#### ASSIGNED TASK
Could you repeat every record below exactly, leaving out the pictures?

#### RAW DATA
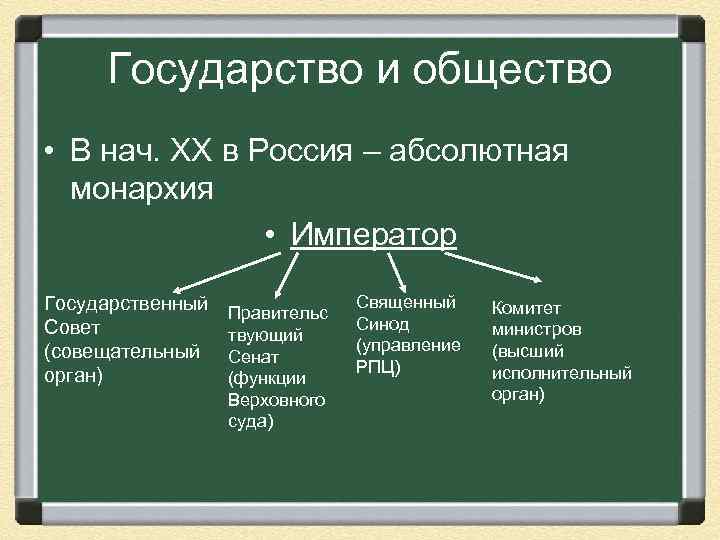 Государство и общество

• В нач. XX в Россия – абсолютная монархия

• Император

Государственный Совет (совещательный орган)

Правительствующий Сенат (функции Верховного суда)

Священный Синод (управление РПЦ)

Комитет министров (высший исполнительный орган)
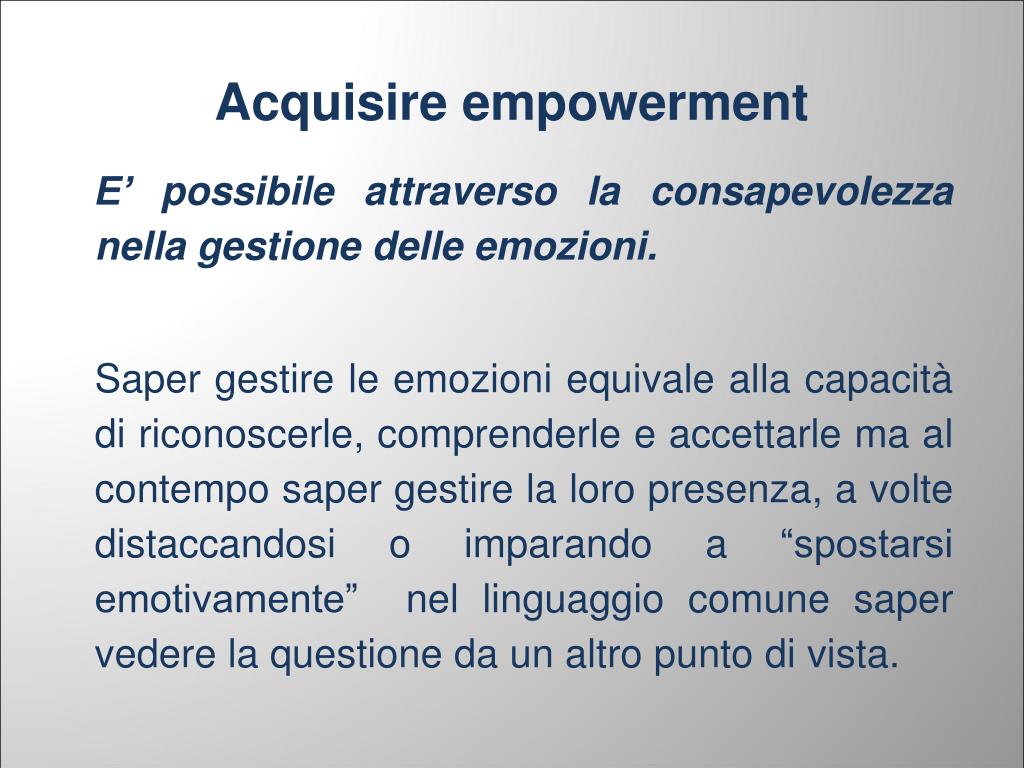 Acquisire empowerment

E’ possibile attraverso la consapevolezza nella gestione delle emozioni.

Saper gestire le emozioni equivale alla capacità di riconoscerle, comprenderle e accettarle ma al contempo saper gestire la loro presenza, a volte distaccandosi o imparando a “spostarsi emotivamente” nel linguaggio comune saper vedere la questione da un altro punto di vista.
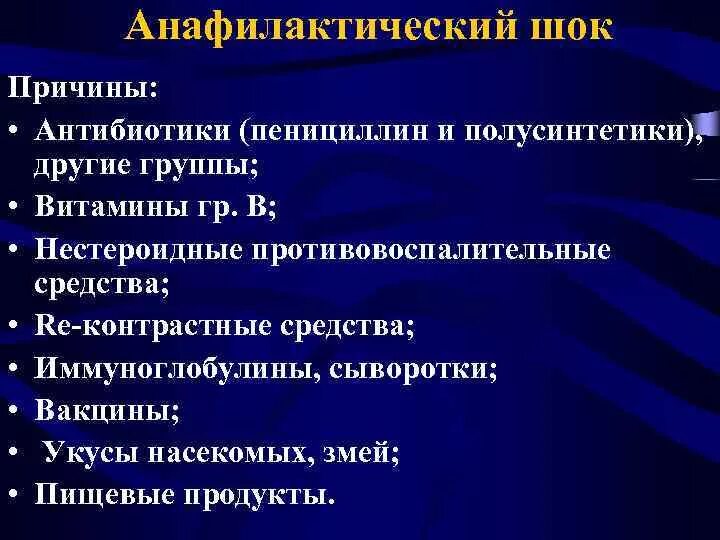 Анафилактический шок

Причины:

• Антибиотики (пенициллин и полусинтетики), другие группы;
• Витамины гр. В;
• Нестероидные противовоспалительные средства;
• Re-контрастные средства;
• Иммуноглобулины, сыворотки;
• Вакцины;
• Укусы насекомых, змей;
• Пищевые продукты.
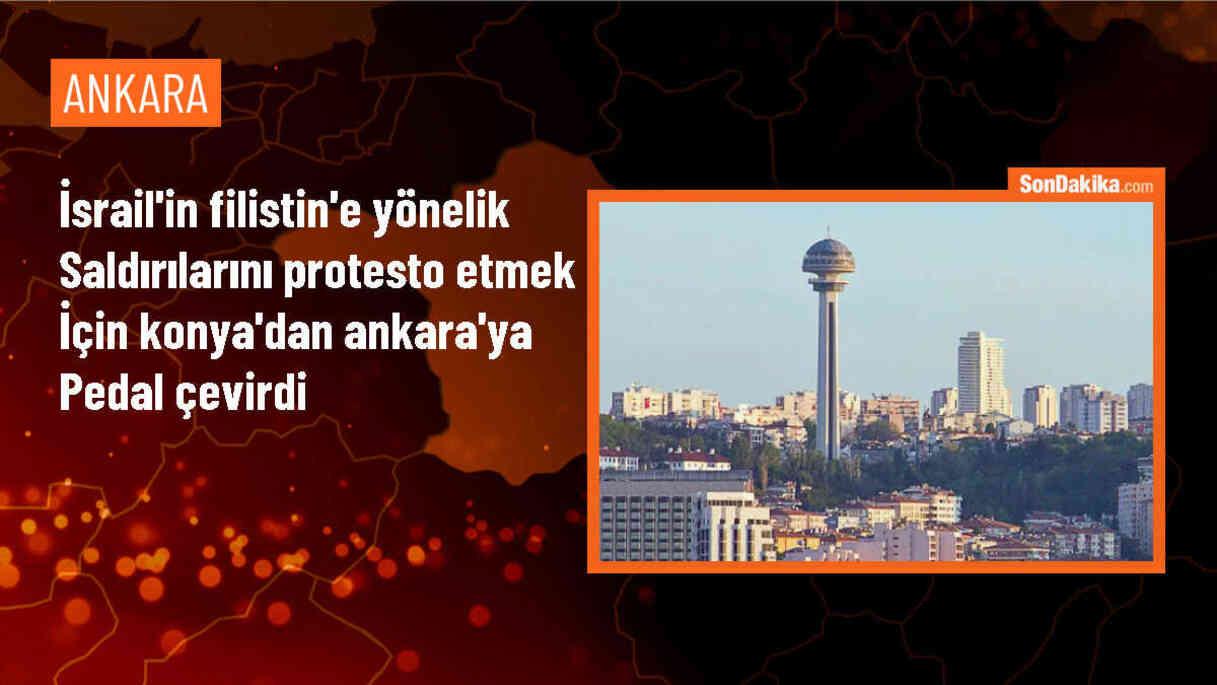 ANKARA

İsrail'in filistin'e yönelik Saldırılarını protesto etmek İçin konya'dan ankara'ya Pedal çevirdi

SonDakika.com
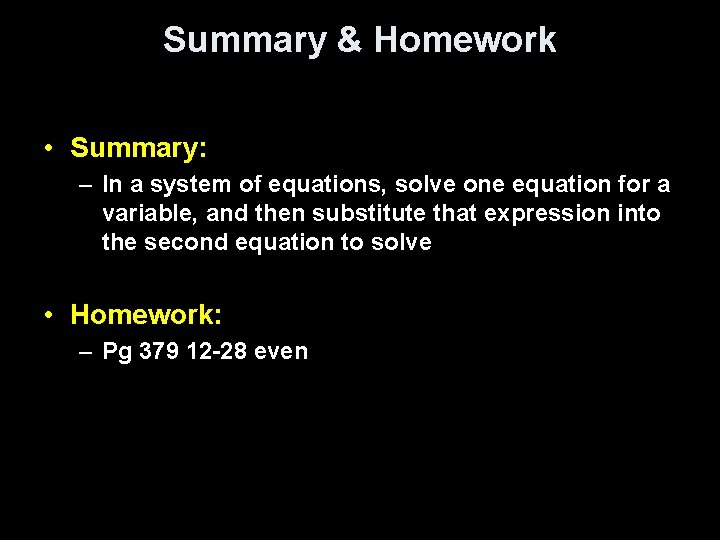 Summary & Homework

• Summary:
– In a system of equations, solve one equation for a variable, and then substitute that expression into the second equation to solve

• Homework:
– Pg 379 12-28 even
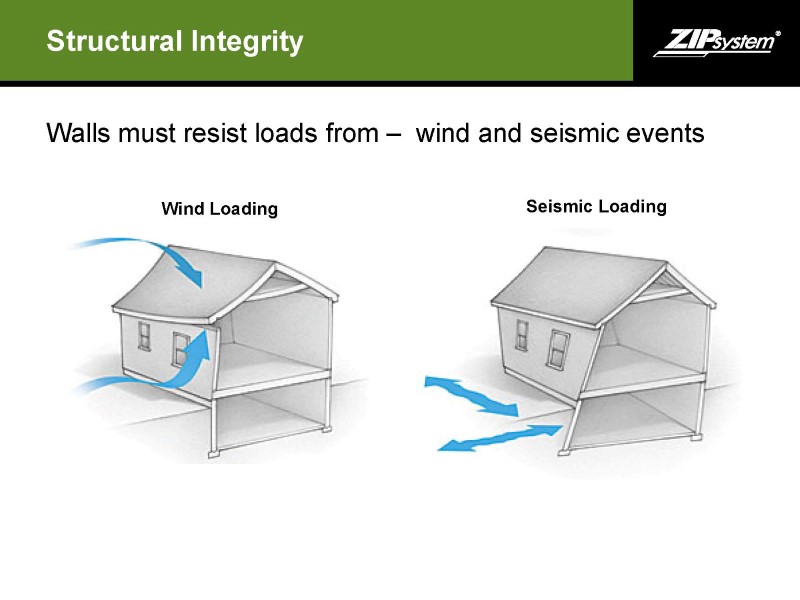 Structural Integrity

ZIPsystem®

Walls must resist loads from – wind and seismic events

Wind Loading

Seismic Loading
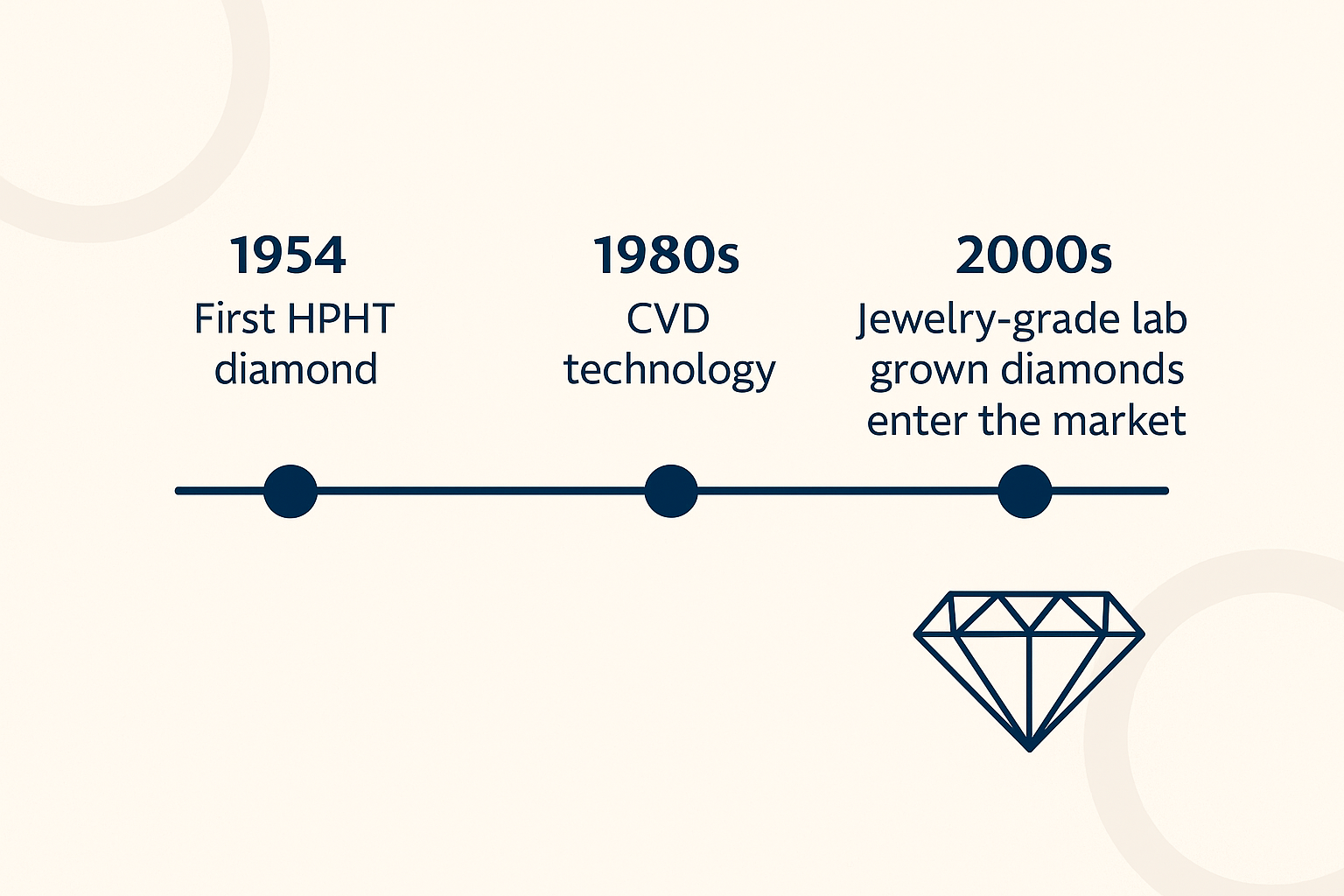 1954
First HPHT diamond

1980s
CVD technology

2000s
Jewelry-grade lab grown diamonds enter the market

#### REPLY TO THE EXERCISE
 Государство и общество

• В нач. XX в Россия – абсолютная монархия

• Император

Государственный Совет (совещательный орган)

Правительствующий Сенат (функции Верховного суда)

Священный Синод (управление РПЦ)

Комитет министров (высший исполнительный орган)
 Acquisire empowerment

E’ possibile attraverso la consapevolezza nella gestione delle emozioni.

Saper gestire le emozioni equivale alla capacità di riconoscerle, comprenderle e accettarle ma al contempo saper gestire la loro presenza, a volte distaccandosi o imparando a “spostarsi emotivamente” nel linguaggio comune saper vedere la questione da un altro punto di vista.
 Анафилактический шок

Причины:

• Антибиотики (пенициллин и полусинтетики), другие группы;
• Витамины гр. В;
• Нестероидные противовоспалительные средства;
• Re-контрастные средства;
• Иммуноглобулины, сыворотки;
• Вакцины;
• Укусы насекомых, змей;
• Пищевые продукты.
 ANKARA

İsrail'in filistin'e yönelik Saldırılarını protesto etmek İçin konya'dan ankara'ya Pedal çevirdi

SonDakika.com
 Summary & Homework

• Summary:
– In a system of equations, solve one equation for a variable, and then substitute that expression into the second equation to solve

• Homework:
– Pg 379 12-28 even
 Structural Integrity

ZIPsystem®

Walls must resist loads from – wind and seismic events

Wind Loading

Seismic Loading
 1954
First HPHT diamond

1980s
CVD technology

2000s
Jewelry-grade lab grown diamonds enter the market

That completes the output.